One-eyed rescue pug lives posh life at Chicago hotel

ByBY KATIE KINDELAN ABCNews logo
Tuesday, June 7, 2016
one-eyed pug
Parker was adopted nearly a month ago by the Park Hyatt Chicago after spending over a month at a no-kill shelter in Chicago, PAWS.
Park Hyatt Chicago-ABCNews

CHICAGO -- A Chicago pug went from being homeless to living in one of the city's poshest hotels.

The pug, Parker, was adopted nearly one month ago by the Park Hyatt Chicago after spending over a month at a no-kill shelter in Chicago, Pets Are Worth Saving (PAWS),according to ABC Good Morning America.

Parker, who has one eye in addition to other disabilities, greets guests at the hotel's front door and even sleeps behind the hotel's check-in desk. When the pug needs quiet time, she can slip through a doggy door the hotel built especially for her to enter a room behind the front desk.

"There's a major staircase that goes down to the meeting space and she knows that space and she'll go off on her own and becomes the mascot down there," Park Hyatt's general manager, Walter Brindell, told ABC News. "We scheduled a dog walker to come in a few times a day (to walk her) but it has been so unnecessary. There's so many people that want to take her out."

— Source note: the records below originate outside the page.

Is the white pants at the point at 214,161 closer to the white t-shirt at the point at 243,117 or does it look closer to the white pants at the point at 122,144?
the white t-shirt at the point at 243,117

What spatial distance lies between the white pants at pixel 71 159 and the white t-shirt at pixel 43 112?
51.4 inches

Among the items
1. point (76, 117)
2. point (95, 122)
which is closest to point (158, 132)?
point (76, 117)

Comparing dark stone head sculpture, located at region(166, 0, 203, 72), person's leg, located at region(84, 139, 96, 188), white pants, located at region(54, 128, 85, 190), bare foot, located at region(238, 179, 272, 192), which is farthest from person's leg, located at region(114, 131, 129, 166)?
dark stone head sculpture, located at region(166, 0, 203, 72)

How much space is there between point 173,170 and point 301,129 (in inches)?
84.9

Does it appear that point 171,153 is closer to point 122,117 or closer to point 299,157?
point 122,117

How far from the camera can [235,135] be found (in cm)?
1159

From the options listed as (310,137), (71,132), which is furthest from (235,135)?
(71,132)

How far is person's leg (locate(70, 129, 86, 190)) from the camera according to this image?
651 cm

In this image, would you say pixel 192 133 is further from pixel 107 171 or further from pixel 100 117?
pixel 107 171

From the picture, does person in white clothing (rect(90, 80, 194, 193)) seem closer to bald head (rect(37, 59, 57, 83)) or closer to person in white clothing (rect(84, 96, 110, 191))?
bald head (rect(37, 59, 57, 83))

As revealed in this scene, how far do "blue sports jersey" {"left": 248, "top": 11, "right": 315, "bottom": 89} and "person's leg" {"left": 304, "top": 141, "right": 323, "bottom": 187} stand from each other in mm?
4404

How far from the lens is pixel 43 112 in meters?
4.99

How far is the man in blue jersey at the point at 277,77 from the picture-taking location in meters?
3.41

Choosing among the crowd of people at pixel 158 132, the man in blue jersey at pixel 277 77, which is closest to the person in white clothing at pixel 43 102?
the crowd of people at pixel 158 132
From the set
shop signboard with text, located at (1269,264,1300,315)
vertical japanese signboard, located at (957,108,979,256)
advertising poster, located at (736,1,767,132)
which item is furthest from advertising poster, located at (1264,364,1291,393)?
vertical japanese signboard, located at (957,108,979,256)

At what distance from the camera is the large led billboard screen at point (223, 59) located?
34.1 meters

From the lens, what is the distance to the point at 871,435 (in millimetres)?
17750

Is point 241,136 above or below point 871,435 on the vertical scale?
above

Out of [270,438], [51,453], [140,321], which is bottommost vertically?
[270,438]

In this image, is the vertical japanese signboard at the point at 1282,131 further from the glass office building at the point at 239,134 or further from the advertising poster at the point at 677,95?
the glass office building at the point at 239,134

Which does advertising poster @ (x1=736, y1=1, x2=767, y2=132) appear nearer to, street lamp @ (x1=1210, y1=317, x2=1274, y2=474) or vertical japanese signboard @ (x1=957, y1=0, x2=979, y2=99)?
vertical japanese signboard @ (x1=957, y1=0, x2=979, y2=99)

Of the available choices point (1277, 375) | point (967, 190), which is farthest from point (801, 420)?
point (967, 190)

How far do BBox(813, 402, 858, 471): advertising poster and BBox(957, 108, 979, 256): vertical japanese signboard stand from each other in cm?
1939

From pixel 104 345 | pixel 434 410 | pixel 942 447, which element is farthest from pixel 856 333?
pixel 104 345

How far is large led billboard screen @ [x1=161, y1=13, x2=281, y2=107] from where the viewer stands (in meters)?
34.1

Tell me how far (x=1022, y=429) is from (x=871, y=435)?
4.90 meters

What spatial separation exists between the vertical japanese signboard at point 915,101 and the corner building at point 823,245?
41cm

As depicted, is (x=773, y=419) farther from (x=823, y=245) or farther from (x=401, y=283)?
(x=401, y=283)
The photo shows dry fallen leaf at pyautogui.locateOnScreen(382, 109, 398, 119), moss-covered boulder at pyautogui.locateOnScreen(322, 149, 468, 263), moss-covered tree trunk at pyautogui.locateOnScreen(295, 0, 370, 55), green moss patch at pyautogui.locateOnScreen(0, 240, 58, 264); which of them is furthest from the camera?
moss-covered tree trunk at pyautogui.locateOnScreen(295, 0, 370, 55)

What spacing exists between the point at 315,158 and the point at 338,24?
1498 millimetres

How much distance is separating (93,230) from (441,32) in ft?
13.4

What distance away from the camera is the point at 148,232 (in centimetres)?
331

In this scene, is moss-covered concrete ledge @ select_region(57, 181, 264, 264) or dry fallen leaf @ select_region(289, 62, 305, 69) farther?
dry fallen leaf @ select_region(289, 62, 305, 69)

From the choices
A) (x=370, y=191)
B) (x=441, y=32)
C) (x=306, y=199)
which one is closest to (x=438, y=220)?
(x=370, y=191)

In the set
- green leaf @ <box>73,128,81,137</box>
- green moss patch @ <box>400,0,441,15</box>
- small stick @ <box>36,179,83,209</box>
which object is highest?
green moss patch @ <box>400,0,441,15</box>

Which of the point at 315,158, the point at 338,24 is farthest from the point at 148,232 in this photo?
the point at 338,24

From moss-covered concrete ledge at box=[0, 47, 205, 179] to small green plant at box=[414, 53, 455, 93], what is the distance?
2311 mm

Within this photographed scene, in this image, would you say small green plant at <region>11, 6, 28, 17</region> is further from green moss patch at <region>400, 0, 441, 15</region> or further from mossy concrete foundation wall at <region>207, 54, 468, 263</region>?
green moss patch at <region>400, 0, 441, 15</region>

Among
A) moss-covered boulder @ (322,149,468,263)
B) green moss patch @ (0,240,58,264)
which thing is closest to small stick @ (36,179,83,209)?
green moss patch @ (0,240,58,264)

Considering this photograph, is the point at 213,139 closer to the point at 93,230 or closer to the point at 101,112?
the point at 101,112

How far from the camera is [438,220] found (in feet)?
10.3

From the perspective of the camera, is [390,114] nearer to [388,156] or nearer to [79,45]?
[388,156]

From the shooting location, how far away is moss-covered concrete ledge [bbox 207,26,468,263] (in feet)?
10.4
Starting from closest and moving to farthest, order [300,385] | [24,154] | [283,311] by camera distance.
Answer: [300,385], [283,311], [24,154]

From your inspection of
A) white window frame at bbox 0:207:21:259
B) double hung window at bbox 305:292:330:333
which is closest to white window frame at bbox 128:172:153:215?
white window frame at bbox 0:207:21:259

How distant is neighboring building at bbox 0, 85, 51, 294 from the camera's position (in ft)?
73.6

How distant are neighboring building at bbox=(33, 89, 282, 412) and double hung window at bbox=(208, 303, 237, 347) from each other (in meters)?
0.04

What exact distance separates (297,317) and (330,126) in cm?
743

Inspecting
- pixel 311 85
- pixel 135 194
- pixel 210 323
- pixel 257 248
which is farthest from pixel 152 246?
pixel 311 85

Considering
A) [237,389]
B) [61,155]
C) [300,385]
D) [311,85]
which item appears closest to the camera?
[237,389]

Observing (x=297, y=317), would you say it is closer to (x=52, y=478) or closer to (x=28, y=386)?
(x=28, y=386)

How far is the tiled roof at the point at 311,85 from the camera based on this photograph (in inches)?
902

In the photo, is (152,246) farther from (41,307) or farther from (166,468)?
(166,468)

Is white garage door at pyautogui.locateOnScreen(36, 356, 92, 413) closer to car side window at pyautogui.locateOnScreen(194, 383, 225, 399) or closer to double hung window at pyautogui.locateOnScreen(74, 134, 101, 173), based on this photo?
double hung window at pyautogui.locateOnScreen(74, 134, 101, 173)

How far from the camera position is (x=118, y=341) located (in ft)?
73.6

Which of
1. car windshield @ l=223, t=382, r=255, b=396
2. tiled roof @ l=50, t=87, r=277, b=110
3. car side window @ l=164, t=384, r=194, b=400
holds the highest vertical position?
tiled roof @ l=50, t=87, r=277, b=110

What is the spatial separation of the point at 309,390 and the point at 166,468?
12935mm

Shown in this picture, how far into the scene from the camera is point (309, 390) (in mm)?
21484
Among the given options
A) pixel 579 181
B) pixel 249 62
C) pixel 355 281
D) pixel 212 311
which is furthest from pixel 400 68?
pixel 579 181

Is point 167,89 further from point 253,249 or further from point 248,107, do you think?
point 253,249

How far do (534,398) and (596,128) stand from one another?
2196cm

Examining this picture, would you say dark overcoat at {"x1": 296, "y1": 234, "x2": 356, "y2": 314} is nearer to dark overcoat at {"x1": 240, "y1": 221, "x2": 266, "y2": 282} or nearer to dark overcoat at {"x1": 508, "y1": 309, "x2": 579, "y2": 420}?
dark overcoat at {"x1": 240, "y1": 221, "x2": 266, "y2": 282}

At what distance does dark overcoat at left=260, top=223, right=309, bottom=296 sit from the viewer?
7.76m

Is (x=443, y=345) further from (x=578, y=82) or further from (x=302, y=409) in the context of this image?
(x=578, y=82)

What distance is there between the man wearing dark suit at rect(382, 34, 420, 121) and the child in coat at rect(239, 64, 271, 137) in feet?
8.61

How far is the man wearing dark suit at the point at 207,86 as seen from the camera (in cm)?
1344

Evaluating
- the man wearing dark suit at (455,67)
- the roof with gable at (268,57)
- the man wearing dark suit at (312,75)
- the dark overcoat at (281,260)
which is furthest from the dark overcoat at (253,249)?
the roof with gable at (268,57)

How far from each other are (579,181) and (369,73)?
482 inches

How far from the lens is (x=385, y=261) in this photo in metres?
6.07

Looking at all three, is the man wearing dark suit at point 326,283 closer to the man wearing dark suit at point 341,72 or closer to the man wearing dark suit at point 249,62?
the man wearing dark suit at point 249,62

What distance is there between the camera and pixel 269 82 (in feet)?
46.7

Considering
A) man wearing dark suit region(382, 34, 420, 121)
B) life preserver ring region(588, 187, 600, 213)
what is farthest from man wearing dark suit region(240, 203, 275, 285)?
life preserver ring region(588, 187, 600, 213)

Brindell, a board member of PAWS, chose Parker after seeking a people-friendly dog to become part of the hotel's family.

"My intent was to bring a dog into the hotel environment that was not necessarily going to have the option of what you might call a traditional home, so a more senior dog and maybe one that had special needs and also one that was very child friendly and very dog and pet friendly and a dog that would fit in city life," he said. "She's just adapted so well."

The hotel, located on Chicago's Michigan Avenue, is a pet-friendly hotel where guests are asked to make $100 a pet deposit to keep their furry friends in their room. The hotel then donates 100 percent of that deposit to PAWS Chicago.

Brindell called the warm reaction to Parker "overwhelming."

"I never, never, never expected it," he said. "We've always been supportive of bringing pets to work if you need to but she's here 24/7 and both guests and colleagues just want to go down and see her in the morning."